## Text section
Begin

How To Increase Muscle Tone
Tips from personal trainer Jamie Lloyd for building lean muscle
What do you hope to achieve when you step into the gym? Is it losing weight, or building stronger and larger muscles? Or are you shooting for a combination of the two? Doing this – aka “getting lean” or “toning up” – has become one of the most common fitness goals, with hordes now hitting the gym to strip away body fat and reveal a set of impressive, well-defined muscles to the world.
Toning up is certainly not a bad goal to have, and personal trainer Jamie Lloyd has found it to be an increasingly standard target among new clients. It is also, however, quite a vague idea. Compared with, say, losing 5kg, a general goal of becoming more toned lacks, somewhat ironically, definition. So before we get into Lloyd’s advice on how to tone up, we asked him for his take on exactly what that means.

End

## Raw data
Begin

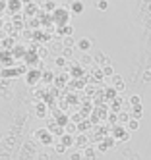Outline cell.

End

## Required actions
**1.** Decide whether each statement agrees with the article on muscle tone, answering yes or no and quoting the deciding words: (a) Jamie Lloyd sees toning up more and more often as a goal of new clients. (b) The article calls toning up a precise goal. (c) The article gives "getting lean" as another name for toning up.
**2.** Write the next part of the article on muscle tone, picking up after its final sentence.
The listing has no connection to the article on muscle tone.

## Responses
**1.**
(a) Yes: "has found it to be an increasingly standard target among new clients"
(b) No: "It is also, however, quite a vague idea."
(c) Yes: "aka “getting lean” or “toning up”"

**2.**
“When people come to me and say that they want to tone up, what they usually mean is that they want to lower their body fat percentage and get lean muscle,” says Lloyd.
“Basically, they want to lose the lard and add some muscle mass and definition – but not so much muscle that they look like a gladiator on steroids.”
“Toning up is a term used to describe the results from a combination of basic weightlifting and fat-burning workouts, where the end goal is that your muscles look more defined.”
Perhaps the easiest way to think of toning up is in contrast to bulking up, which is also a fairly vague term but one that’s easier to grasp.
“Again, there are no rules to bulking up, but it usually means adding a lot of muscle tissue to the body, bringing to mind strongmen and bodybuilders pumping iron,” says Lloyd.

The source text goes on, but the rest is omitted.